DATA LINES:
[BEGIN]

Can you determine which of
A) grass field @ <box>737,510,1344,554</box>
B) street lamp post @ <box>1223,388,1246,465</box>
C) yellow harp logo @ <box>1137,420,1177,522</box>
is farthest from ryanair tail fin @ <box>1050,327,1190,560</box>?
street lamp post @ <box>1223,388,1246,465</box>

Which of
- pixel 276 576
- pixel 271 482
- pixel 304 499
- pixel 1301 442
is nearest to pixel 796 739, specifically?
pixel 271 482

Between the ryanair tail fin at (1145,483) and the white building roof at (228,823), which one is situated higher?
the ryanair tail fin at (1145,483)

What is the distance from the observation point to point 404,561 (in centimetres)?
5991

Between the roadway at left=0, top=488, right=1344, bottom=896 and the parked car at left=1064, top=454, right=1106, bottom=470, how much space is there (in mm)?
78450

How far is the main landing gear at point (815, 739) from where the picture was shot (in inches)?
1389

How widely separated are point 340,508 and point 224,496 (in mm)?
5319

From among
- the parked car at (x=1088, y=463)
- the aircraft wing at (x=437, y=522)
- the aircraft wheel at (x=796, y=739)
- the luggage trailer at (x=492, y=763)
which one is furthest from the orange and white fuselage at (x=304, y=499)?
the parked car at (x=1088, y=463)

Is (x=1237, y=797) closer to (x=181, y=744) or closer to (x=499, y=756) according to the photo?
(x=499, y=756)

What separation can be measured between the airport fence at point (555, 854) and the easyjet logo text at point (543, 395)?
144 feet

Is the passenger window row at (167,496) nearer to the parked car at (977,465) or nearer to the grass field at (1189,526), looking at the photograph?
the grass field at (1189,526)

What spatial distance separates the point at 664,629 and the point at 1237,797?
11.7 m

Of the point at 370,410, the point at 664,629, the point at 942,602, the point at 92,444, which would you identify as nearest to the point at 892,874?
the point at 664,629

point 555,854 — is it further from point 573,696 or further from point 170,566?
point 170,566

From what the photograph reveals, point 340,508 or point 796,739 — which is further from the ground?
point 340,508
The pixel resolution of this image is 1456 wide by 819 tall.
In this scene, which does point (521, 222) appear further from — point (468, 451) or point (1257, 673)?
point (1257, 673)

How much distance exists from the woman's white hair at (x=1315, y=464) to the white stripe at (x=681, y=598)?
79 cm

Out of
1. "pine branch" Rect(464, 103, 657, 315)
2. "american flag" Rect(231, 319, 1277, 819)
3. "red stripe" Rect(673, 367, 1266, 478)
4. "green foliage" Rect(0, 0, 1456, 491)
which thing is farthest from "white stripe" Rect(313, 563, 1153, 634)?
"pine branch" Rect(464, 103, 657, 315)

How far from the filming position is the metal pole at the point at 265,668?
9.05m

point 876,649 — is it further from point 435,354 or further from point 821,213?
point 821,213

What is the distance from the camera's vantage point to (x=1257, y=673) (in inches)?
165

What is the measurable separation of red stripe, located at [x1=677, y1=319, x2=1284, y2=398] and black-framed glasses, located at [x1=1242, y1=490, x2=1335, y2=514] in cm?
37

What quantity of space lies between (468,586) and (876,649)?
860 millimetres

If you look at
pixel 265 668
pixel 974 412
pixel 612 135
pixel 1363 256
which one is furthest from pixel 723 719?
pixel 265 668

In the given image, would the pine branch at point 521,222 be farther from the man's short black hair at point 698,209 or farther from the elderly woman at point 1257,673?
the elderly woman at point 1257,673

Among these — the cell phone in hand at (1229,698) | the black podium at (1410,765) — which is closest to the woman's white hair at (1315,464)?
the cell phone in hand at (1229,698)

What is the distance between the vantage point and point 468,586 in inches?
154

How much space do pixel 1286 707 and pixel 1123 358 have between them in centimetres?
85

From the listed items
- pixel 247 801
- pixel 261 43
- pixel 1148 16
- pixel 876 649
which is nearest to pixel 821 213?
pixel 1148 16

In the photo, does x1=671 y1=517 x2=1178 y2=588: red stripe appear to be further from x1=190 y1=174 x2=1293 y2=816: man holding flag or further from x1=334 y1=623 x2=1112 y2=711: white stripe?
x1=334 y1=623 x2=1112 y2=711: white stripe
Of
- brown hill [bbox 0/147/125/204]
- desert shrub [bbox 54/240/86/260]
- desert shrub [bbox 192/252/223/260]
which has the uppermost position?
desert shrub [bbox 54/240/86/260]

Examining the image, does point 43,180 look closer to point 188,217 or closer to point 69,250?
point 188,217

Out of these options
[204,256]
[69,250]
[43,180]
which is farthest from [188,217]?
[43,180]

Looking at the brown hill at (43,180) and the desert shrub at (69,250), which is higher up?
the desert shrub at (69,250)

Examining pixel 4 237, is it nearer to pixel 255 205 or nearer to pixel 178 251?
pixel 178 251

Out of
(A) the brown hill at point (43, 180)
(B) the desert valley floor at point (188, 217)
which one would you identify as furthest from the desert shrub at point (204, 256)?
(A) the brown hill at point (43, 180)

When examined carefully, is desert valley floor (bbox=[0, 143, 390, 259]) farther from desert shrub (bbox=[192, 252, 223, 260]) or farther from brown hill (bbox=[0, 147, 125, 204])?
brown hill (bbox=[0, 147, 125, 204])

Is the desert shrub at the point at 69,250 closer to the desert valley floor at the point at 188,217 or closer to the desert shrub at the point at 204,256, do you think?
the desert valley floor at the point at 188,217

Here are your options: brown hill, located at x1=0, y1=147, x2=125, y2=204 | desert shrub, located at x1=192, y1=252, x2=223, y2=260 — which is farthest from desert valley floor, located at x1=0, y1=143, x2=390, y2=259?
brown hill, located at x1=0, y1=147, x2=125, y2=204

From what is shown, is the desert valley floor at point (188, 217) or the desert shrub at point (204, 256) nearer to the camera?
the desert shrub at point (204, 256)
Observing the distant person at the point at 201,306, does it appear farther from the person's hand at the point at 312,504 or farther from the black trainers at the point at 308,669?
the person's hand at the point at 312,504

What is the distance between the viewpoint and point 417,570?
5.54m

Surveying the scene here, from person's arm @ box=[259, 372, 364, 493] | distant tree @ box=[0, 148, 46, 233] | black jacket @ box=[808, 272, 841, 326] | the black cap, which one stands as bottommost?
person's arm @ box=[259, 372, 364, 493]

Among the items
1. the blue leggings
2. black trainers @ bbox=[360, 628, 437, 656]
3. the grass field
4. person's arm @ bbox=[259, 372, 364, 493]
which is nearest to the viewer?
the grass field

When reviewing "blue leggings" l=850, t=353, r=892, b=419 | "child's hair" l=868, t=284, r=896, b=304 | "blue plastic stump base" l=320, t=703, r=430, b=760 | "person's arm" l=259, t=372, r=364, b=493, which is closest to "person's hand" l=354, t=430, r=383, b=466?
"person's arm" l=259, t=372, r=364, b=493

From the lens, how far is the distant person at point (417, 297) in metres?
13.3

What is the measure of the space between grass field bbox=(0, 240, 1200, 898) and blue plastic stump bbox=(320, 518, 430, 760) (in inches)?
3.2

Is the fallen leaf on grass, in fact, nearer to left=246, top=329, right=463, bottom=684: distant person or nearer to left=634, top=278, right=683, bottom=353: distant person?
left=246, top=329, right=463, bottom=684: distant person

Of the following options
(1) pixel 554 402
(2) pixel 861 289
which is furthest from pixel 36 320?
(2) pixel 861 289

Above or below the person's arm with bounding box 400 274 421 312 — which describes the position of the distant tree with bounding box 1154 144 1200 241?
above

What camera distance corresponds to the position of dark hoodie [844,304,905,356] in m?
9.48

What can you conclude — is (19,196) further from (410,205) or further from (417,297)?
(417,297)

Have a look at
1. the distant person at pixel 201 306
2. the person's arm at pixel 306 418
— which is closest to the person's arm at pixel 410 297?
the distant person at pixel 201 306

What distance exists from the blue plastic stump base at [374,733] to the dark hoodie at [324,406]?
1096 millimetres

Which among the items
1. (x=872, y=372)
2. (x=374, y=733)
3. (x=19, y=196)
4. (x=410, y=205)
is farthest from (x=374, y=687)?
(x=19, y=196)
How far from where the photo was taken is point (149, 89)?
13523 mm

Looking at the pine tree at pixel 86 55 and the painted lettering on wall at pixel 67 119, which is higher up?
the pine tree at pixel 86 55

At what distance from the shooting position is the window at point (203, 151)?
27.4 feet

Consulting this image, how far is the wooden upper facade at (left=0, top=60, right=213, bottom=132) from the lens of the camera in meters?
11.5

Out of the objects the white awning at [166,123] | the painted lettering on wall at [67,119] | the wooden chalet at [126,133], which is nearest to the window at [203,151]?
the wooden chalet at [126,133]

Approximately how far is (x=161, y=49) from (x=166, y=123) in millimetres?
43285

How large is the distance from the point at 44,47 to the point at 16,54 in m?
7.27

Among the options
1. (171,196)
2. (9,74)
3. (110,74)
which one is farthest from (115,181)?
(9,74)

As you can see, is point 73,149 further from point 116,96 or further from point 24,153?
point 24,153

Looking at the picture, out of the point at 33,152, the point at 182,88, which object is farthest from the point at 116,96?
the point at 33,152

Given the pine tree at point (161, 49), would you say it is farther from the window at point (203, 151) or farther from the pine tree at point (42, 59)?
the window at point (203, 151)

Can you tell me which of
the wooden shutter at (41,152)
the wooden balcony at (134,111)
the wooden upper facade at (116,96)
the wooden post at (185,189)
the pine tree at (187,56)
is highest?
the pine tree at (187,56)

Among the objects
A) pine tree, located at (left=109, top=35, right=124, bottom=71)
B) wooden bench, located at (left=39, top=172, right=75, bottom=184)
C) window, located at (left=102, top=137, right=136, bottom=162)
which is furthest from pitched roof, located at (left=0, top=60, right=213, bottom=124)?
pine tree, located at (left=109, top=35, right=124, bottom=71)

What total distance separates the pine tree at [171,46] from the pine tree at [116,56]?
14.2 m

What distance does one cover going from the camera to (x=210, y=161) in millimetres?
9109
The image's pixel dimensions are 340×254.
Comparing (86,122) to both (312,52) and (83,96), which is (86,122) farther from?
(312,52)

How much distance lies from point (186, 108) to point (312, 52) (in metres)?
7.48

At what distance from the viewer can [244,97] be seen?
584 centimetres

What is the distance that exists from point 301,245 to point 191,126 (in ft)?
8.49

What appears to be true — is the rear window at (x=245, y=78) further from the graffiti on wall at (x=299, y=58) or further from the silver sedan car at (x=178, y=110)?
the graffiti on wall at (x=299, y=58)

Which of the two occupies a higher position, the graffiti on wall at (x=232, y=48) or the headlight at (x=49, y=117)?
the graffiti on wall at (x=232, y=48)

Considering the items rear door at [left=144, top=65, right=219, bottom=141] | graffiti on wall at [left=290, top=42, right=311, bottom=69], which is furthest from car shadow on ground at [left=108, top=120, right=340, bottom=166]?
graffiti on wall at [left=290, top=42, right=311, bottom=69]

[END]

Reproduce verbatim the lines of the listing above, beginning with its first line and ending after the line that contains "is farthest from ryanair".

Can you determine which of
A) grass field @ <box>737,510,1344,554</box>
B) street lamp post @ <box>1223,388,1246,465</box>
C) yellow harp logo @ <box>1137,420,1177,522</box>
is farthest from ryanair tail fin @ <box>1050,327,1190,560</box>?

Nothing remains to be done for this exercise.